- **Requirements**
Gather every line of the records below that contains the string "ground", with case counting.

——————

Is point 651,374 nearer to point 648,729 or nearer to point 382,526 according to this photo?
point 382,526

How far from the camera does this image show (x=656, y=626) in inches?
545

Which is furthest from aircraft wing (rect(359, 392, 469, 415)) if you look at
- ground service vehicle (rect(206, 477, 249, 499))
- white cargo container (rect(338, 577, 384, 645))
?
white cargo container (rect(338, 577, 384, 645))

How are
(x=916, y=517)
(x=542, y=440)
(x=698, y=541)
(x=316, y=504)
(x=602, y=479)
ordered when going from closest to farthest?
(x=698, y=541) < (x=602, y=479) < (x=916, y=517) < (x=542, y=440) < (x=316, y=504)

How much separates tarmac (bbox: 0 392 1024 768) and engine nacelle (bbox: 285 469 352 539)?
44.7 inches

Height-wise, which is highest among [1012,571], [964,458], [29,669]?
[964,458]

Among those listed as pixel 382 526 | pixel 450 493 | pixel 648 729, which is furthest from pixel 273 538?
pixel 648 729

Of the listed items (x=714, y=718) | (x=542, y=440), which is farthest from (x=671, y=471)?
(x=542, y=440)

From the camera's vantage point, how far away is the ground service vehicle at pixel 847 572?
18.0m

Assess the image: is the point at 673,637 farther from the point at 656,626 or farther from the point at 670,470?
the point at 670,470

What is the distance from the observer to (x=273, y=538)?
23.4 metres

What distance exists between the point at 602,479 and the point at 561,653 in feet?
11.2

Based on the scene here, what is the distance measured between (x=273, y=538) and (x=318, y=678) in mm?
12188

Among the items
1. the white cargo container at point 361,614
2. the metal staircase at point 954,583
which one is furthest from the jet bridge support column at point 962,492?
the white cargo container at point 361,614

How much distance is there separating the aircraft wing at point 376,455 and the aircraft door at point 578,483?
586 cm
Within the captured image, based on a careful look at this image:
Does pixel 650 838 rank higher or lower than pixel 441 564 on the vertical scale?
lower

——————

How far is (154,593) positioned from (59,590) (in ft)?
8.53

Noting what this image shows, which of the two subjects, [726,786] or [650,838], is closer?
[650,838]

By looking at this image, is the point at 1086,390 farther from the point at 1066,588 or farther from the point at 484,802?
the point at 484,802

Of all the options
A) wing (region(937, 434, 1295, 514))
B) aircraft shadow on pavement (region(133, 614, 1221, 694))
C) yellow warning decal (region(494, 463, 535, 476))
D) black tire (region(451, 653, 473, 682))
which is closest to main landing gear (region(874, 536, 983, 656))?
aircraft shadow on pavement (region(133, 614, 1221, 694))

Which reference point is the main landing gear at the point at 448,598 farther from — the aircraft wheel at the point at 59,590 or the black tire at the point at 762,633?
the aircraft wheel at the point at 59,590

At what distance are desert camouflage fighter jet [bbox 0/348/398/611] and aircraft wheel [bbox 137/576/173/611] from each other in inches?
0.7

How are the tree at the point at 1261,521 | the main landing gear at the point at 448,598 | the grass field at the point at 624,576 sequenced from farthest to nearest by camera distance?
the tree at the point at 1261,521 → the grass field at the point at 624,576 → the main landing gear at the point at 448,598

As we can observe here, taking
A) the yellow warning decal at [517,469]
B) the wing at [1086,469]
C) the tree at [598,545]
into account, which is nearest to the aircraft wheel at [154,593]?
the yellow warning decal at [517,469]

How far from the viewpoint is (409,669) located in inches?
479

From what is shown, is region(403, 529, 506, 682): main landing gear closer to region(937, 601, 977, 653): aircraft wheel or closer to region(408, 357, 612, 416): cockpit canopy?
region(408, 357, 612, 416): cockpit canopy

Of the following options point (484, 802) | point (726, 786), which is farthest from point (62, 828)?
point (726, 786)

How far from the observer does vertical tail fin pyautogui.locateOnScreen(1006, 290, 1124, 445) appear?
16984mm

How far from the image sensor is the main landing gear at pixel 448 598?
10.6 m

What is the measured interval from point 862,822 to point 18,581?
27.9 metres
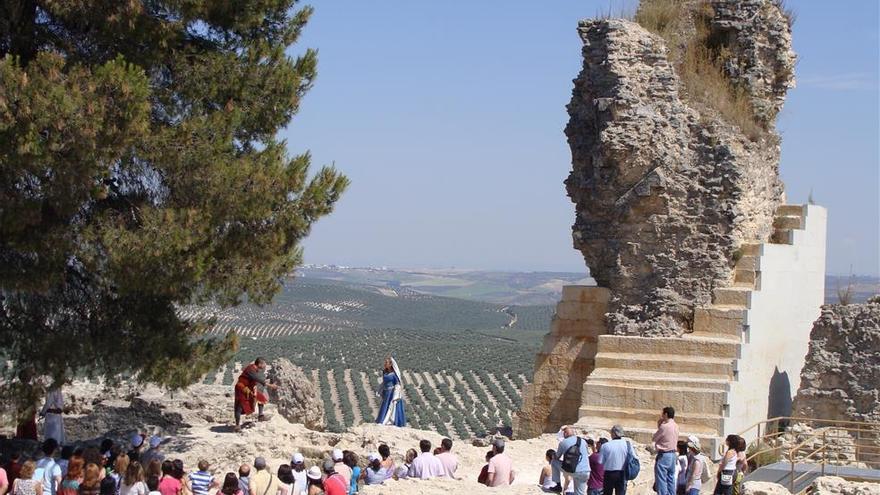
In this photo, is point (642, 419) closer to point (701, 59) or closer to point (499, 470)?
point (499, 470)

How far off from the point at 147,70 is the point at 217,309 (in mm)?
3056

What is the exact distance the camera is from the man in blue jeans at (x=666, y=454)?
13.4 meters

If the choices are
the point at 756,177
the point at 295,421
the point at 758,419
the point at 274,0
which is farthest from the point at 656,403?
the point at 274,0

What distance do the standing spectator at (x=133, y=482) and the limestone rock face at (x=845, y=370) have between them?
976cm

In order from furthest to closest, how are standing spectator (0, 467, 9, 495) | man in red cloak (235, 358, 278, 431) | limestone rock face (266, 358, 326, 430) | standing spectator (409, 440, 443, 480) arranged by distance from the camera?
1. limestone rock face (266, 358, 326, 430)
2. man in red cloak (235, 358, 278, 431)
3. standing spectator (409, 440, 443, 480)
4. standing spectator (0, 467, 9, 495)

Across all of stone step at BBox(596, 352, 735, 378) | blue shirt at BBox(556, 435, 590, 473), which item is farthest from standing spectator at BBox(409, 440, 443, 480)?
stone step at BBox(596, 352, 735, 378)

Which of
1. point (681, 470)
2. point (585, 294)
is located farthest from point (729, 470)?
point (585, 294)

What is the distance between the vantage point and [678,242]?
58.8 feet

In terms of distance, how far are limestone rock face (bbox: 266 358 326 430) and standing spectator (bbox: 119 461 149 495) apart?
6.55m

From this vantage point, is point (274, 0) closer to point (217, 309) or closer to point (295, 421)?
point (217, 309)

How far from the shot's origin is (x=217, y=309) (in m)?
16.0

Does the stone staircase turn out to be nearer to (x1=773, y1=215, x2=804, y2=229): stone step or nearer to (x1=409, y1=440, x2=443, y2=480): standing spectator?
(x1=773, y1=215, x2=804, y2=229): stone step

——————

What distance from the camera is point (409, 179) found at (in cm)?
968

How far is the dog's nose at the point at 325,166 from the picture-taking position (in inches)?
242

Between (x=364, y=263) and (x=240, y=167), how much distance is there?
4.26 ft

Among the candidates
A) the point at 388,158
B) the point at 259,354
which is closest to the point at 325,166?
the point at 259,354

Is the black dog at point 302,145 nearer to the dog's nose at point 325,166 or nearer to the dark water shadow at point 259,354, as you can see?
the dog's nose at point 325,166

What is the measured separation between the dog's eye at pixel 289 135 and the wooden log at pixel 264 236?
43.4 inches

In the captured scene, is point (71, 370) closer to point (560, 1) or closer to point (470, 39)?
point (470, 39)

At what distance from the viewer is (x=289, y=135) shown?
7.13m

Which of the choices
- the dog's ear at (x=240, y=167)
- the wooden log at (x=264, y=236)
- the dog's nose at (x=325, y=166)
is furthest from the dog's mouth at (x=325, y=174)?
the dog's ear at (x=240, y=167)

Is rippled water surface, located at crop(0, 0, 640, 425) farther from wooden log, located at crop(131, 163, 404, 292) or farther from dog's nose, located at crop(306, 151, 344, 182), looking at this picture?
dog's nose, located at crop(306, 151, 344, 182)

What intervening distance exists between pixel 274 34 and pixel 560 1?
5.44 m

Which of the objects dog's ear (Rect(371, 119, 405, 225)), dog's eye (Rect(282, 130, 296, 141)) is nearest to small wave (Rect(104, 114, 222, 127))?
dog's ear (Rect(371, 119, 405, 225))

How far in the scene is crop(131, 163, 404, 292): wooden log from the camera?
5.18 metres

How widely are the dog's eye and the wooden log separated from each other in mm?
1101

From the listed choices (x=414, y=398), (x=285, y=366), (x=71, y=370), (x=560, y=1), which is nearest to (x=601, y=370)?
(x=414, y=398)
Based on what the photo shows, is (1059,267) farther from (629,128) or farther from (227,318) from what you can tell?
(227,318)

——————

- **The result**
- ground service vehicle (rect(206, 477, 249, 499))
From the camera's vantage point, how far away is the ground service vehicle at pixel 847 572?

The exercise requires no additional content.